◆ **Aim A**: In the bike forum thread, what is the stretch from "You've got a" through "security, no problems." when "Monterey" is replaced with "Carmel"?
◆ **Aim B**:
Answer these questions about the bike forum thread:
(i) How many rooms does the Forbidden Palace have, according to the thread?
(ii) How long after packing up did the riders reach Monterey?
(iii) Which TV host's show had not yet started when they got home?

◆ **Passage to read**:
Uh, no. You're headed in the right direction there but.......... You know, Cannondale should make a badass wicked light (think <R3SL) frame and fork, get rid of the Six, and make the non high mod Super in the Six pricepoint. _THAT_ would be great.... Also, even if it was, that doesn't mean a whole lot.

Starnut


----------



## Opus51569 (Jul 21, 2009)

biker58life said:


> On of my friends just bought a carbon fiber company in China and he told me the secret, other than the actual carbon fiber, is in the resin and how it is applied to the fibers. Also, the European carbon fibers makers takes too much time because they see each piece as a work of art but that translates into higher price we must pay. Asian makers see the manufacturing process as a business and are able to make it with lower costs. He also brought up an interesting point regarding quality: The Forbidden Palace is Beijin is an amazing sprawling palace with 9999 rooms and took me 3 hours just to walk from the front door to the rear garden. The whole place is build without a single nail. If the Chinese can do that 600 years ago, how tough is it for them to make carbon fiber bicycle with kick ass quality?


You've got a buddy who just bought a bike shop, and a friend who just bought a carbon fiber company in China??? You travel in far better circles than I do.

I don't suppose you're the guy from those Dos Equis commercials...


----------



## biker58life (Aug 7, 2009)

*dos equis*

You mean "The Most Interesting Man In The World"? Hahaha! You are kicking my ass. I get it but it's all true. I just tell you how it is. There was this one time, my other friend, who has a private jet, and I were talking about the 17 Mile Drive and Monterey, we packed up our bikes and gears, we were at Monterey 1.5 hours later, rode all over Monterey, had great Italian dinner, and were home before Dave Letterman started. The bikes just came in to the cabin and secured them at the back. No check in, no security, no problems.


----------

◆ **Material supplied**:
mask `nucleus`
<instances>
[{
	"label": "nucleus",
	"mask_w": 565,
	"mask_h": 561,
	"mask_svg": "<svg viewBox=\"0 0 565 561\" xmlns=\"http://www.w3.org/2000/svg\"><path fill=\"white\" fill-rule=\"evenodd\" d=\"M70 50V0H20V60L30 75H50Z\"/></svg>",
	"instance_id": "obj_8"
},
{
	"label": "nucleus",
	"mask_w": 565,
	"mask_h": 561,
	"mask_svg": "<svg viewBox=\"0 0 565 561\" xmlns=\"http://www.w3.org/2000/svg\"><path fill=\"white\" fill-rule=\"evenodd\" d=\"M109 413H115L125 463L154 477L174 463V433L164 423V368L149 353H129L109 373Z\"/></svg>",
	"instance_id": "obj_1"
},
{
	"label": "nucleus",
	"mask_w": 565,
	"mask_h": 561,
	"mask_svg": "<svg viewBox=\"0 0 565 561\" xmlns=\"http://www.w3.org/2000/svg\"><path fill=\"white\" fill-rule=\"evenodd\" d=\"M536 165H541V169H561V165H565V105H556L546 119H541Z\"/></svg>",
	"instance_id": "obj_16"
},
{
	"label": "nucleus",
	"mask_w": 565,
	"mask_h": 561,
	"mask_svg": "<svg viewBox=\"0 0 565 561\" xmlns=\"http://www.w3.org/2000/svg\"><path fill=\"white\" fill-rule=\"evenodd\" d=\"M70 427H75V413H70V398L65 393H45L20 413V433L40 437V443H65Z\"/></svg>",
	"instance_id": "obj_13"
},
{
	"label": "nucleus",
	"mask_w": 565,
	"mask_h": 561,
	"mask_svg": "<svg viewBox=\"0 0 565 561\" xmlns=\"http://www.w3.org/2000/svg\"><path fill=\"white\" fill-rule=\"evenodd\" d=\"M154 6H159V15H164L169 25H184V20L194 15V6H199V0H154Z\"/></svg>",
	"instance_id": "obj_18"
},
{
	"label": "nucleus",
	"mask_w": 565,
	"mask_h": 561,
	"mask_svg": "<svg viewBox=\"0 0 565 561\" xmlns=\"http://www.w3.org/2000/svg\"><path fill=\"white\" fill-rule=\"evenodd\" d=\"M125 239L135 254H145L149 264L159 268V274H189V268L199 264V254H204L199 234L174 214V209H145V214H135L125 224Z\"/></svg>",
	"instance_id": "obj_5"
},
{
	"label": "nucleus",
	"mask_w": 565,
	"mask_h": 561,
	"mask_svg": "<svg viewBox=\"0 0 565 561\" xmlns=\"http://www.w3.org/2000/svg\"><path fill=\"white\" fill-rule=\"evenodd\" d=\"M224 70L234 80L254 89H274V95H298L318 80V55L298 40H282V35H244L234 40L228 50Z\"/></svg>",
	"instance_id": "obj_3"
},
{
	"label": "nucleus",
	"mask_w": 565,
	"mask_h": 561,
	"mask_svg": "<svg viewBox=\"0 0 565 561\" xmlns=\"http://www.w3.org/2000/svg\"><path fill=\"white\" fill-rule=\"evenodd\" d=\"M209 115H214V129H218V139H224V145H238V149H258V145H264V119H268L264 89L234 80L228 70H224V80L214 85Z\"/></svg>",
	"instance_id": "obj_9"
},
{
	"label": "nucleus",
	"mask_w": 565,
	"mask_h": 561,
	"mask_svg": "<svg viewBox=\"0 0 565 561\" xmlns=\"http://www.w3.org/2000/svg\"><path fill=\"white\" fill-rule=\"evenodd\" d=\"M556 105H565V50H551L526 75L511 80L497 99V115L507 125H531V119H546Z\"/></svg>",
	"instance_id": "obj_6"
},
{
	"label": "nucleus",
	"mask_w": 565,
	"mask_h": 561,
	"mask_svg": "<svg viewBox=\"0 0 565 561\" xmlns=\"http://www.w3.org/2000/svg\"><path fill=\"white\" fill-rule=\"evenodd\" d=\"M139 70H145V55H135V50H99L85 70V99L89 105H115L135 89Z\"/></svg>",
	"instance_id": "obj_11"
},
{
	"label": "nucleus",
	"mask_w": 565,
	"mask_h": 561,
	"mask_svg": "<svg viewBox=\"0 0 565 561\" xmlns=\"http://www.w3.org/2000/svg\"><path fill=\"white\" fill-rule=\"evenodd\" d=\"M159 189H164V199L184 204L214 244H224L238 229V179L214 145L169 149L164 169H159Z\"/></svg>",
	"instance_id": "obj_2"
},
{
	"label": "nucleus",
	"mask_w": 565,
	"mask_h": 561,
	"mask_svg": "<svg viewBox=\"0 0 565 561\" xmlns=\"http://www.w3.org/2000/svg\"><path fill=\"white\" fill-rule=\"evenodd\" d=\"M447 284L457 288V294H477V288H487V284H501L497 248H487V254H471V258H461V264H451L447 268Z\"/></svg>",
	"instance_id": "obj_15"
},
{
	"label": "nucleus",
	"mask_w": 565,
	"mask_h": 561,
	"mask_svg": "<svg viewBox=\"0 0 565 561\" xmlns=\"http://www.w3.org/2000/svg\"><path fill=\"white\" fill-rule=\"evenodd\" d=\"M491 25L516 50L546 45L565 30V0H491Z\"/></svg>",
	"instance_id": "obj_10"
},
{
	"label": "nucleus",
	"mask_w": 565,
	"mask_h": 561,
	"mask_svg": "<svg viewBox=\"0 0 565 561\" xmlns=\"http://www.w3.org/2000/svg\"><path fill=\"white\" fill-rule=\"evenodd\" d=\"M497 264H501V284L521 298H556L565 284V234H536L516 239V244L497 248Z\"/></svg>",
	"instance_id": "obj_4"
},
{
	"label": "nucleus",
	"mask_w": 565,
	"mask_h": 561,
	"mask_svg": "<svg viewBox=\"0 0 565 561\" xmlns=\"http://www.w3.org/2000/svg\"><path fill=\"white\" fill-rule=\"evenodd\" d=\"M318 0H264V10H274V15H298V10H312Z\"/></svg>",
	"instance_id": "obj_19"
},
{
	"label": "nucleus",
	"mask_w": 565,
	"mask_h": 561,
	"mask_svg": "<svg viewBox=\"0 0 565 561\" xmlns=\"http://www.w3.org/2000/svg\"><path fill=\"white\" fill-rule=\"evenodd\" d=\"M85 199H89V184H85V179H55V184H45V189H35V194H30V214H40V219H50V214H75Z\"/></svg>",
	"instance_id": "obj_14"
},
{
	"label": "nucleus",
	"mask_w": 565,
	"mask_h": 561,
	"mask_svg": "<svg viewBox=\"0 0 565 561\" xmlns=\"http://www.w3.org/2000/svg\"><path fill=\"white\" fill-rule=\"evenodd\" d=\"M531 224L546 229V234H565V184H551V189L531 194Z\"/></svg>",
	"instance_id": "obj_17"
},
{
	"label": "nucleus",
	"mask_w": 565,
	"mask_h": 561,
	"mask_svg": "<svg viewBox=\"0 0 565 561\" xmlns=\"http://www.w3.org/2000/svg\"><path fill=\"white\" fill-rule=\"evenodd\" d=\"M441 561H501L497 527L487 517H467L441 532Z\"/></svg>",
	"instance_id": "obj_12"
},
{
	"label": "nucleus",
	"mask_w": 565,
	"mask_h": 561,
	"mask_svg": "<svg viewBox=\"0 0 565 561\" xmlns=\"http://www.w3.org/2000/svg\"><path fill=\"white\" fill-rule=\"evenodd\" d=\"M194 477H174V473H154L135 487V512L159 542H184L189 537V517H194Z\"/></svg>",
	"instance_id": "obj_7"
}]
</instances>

◆ **Problem solution A**:
You've got a buddy who just bought a bike shop, and a friend who just bought a carbon fiber company in China??? You travel in far better circles than I do.

I don't suppose you're the guy from those Dos Equis commercials...


----------



## biker58life (Aug 7, 2009)

*dos equis*

You mean "The Most Interesting Man In The World"? Hahaha! You are kicking my ass. I get it but it's all true. I just tell you how it is. There was this one time, my other friend, who has a private jet, and I were talking about the 17 Mile Drive and Carmel, we packed up our bikes and gears, we were at Carmel 1.5 hours later, rode all over Carmel, had great Italian dinner, and were home before Dave Letterman started. The bikes just came in to the cabin and secured them at the back. No check in, no security, no problems.

◆ **Problem solution B**:
(i) 9999
(ii) 1.5 hours
(iii) Dave Letterman